「この子、せきが長引くんです」と訴えて小児科を受診される方がいらっしゃいます。仮に本人が元気であっても、何か悪い病気が隠れているのではないかと不安を抱えて受診されるのだと思います。今回はこの「長引くせき」についてです。
最も多いのはいわゆる「風邪」です。特に保育園に行っている3歳未満児は風邪が治ってはまたかかりを操り返し、年中なんらかの風邪をもらっている子も珍しくありません。集団生活に入ったばかりの数か月に特に多くみられます。熱もなく元気であれば、せきが目立つ風邪が長引いている可能性が高く、特に心配しなくてよさそうです。
次に多いのは蓄膿といわれる「副鼻腔炎」によるせきです。頬の奥にある副鼻腔といわれる空間に炎症が起こり、うみがたまる病気です。せきと一緒に頭痛がある場合や、元々鼻炎があるときにはこれを疑います。
また、典型的ではありませんが「喘息」によるせきもあります。喘息はゼーゼー、ヒューヒューという呼吸音が典型的ですが、まれにせきが目立つタイプもあります。小さい頃に気管支喘息の診断を受けたことがある、もしくは風邪をひくとぜいぜいしやすい場合には喘息によるせきの可能性があります。
他には「マイコプラズマ」や「百日ぜき」といったせきが目立つ感染症もあります。周りでこれらの診断を受けた方がいたり、診断はなくてもひどいせきがはやっていたりする場合、これらを疑うことがあります。せきで何日も眠れない、口から水分などをとる量が減ってきた、など心配なことがあれば受診してください。
せき自体はたんや異物を外に出す自然な反応であり、無理に抑える必要はありません。しかし、乳児でせきがひどくて眠れなかったり、授乳量が低下してしまう場合には注意が必要ですので、かかりつけの小児科医へご相談ください。

___

▶ **課題一覧**:
a – 長引くせきに関する文章から、「最も多いのはいわゆる「風邪」」から「に心配しなくてよさそうです。」までを、末尾の語句も含めてそのまま書き写してください。
b – 長引くせきに関する文章では、副鼻腔炎はどのような病気だと説明されていますか。

___

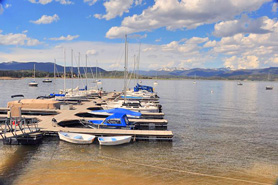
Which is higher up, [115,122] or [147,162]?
[115,122]

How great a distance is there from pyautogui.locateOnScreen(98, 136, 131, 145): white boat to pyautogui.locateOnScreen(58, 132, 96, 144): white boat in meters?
1.10

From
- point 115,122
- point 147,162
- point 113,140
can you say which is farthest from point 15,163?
point 115,122

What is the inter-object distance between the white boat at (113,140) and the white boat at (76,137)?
1.10 meters

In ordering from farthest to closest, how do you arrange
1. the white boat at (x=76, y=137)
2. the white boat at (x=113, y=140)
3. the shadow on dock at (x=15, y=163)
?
the white boat at (x=76, y=137) → the white boat at (x=113, y=140) → the shadow on dock at (x=15, y=163)

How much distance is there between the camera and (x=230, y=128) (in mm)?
34031

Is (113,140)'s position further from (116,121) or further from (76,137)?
(116,121)

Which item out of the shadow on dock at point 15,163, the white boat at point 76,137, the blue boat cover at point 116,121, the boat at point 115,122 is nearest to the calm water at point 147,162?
the shadow on dock at point 15,163

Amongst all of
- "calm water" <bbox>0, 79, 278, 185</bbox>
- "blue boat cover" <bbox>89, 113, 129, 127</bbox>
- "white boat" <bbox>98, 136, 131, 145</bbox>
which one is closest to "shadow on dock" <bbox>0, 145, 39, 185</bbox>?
"calm water" <bbox>0, 79, 278, 185</bbox>

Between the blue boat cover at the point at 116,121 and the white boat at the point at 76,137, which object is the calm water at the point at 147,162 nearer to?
the white boat at the point at 76,137

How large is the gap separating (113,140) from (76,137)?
12.9ft

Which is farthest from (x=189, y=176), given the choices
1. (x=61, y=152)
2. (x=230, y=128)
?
(x=230, y=128)

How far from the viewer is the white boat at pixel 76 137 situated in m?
23.1

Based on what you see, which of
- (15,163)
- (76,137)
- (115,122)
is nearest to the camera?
(15,163)

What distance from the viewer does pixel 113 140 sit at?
2298cm
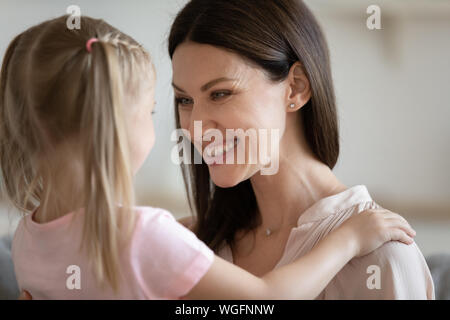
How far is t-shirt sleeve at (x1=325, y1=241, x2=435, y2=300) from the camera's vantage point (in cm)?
131

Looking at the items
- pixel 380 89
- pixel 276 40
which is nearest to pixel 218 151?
pixel 276 40

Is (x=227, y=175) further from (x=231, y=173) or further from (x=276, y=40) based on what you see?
(x=276, y=40)

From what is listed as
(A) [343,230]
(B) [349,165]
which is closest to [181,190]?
(B) [349,165]

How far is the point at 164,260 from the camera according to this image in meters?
1.05

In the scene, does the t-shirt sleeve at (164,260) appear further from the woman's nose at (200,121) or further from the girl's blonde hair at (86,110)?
the woman's nose at (200,121)

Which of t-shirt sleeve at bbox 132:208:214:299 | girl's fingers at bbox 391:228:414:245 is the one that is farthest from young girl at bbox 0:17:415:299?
girl's fingers at bbox 391:228:414:245

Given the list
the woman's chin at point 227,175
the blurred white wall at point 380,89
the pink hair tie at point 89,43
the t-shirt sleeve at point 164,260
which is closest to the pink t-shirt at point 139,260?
the t-shirt sleeve at point 164,260

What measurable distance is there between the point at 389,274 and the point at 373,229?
0.37 feet

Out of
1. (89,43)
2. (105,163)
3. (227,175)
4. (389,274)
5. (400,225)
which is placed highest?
(89,43)

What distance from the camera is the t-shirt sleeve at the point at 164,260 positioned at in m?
1.05

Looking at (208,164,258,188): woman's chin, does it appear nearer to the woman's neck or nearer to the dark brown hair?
the woman's neck
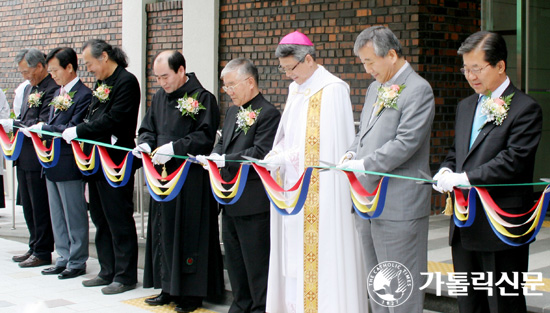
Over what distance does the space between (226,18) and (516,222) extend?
7051 mm

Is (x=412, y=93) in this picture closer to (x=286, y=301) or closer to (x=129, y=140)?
(x=286, y=301)

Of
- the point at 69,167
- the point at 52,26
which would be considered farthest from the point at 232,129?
the point at 52,26

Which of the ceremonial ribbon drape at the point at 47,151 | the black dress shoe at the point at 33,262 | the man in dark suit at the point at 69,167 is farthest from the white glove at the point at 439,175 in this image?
the black dress shoe at the point at 33,262

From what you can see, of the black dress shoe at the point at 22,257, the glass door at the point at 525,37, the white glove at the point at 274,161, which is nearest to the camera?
the white glove at the point at 274,161

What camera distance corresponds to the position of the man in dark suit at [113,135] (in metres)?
6.88

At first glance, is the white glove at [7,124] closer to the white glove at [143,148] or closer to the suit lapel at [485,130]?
the white glove at [143,148]

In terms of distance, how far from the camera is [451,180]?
4.25 metres

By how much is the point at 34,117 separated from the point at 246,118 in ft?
10.4

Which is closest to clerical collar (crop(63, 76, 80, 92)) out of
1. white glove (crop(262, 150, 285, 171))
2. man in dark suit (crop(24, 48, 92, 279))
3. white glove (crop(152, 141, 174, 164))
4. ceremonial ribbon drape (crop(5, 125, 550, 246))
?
man in dark suit (crop(24, 48, 92, 279))

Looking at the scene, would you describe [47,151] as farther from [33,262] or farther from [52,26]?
[52,26]

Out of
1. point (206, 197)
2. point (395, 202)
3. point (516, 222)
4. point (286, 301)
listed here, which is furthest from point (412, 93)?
point (206, 197)

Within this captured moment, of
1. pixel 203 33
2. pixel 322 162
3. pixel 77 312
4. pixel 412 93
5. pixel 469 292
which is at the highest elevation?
pixel 203 33

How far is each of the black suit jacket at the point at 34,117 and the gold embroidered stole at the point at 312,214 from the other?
11.5 feet

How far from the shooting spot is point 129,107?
6.90 m
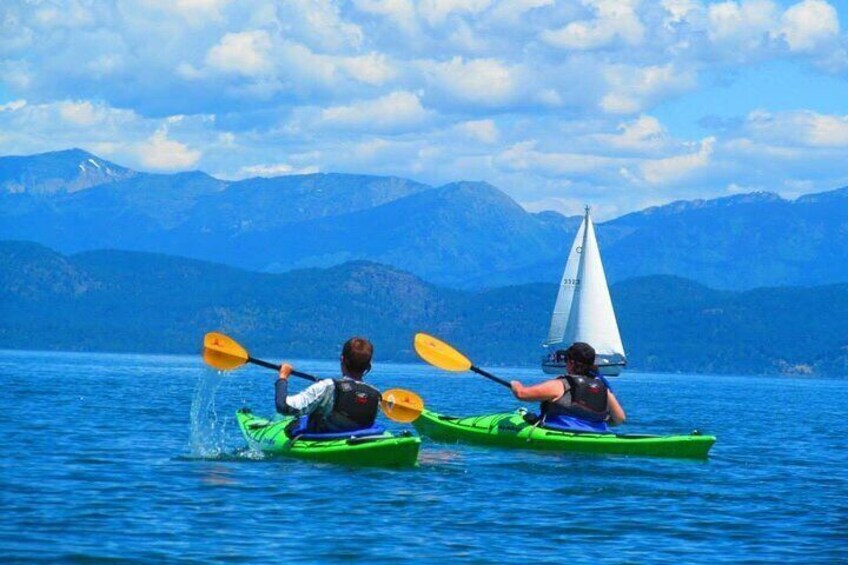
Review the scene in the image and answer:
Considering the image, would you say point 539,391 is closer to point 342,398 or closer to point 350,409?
point 350,409

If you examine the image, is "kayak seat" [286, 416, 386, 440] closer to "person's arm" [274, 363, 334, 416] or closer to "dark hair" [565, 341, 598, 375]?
"person's arm" [274, 363, 334, 416]

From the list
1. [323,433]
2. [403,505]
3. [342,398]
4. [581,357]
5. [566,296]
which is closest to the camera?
[403,505]

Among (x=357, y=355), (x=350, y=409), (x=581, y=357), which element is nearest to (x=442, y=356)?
(x=581, y=357)

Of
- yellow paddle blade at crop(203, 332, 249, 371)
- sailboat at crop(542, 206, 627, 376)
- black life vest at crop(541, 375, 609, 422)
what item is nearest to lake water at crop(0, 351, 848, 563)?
black life vest at crop(541, 375, 609, 422)

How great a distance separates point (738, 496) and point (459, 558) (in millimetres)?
7435

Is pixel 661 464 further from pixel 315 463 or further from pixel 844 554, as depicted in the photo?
pixel 844 554

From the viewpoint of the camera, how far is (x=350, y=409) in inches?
904

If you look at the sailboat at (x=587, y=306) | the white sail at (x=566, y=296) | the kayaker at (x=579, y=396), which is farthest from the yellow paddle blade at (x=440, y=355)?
the white sail at (x=566, y=296)

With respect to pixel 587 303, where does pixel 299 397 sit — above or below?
below

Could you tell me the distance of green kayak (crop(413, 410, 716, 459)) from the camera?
26.4 meters

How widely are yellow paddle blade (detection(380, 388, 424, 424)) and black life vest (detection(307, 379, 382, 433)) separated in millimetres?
1476

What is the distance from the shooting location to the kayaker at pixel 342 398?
22.0 meters

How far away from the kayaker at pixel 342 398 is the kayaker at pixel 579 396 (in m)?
3.50

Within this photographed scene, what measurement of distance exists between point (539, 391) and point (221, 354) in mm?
5091
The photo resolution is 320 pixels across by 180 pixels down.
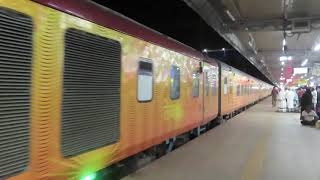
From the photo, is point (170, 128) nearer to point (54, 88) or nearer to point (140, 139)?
point (140, 139)

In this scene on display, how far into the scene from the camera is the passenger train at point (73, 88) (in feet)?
12.7

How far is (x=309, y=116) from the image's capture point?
1836 cm

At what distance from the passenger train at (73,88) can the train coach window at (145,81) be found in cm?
2

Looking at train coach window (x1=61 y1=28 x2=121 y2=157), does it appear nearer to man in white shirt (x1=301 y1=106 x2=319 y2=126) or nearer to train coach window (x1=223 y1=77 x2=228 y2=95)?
train coach window (x1=223 y1=77 x2=228 y2=95)

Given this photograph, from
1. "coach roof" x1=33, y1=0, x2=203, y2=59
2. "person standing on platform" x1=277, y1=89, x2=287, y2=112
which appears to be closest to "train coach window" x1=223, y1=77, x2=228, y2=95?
"person standing on platform" x1=277, y1=89, x2=287, y2=112

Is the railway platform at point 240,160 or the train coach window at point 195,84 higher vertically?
the train coach window at point 195,84

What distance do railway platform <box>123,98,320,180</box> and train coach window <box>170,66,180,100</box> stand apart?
50.1 inches

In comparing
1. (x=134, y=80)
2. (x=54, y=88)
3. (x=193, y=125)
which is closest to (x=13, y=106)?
(x=54, y=88)

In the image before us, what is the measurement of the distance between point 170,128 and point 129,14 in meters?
11.1

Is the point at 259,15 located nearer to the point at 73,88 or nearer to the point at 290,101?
the point at 290,101

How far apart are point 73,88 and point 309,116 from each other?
50.0 feet

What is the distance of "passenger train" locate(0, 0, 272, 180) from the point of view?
12.7 ft

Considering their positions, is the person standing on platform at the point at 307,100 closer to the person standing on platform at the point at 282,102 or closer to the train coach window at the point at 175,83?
the train coach window at the point at 175,83

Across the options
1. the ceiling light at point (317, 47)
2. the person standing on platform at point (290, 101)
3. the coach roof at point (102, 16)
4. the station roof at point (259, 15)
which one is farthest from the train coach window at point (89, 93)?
the ceiling light at point (317, 47)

___

▶ **解答一覧**:
a –
最も多いのはいわゆる「風邪」です。特に保育園に行っている3歳未満児は風邪が治ってはまたかかりを操り返し、年中なんらかの風邪をもらっている子も珍しくありません。集団生活に入ったばかりの数か月に特に多くみられます。熱もなく元気であれば、せきが目立つ風邪が長引いている可能性が高く、特に心配しなくてよさそうです。

b – 頬の奥にある副鼻腔という空間に炎症が起こり、うみがたまる病気です。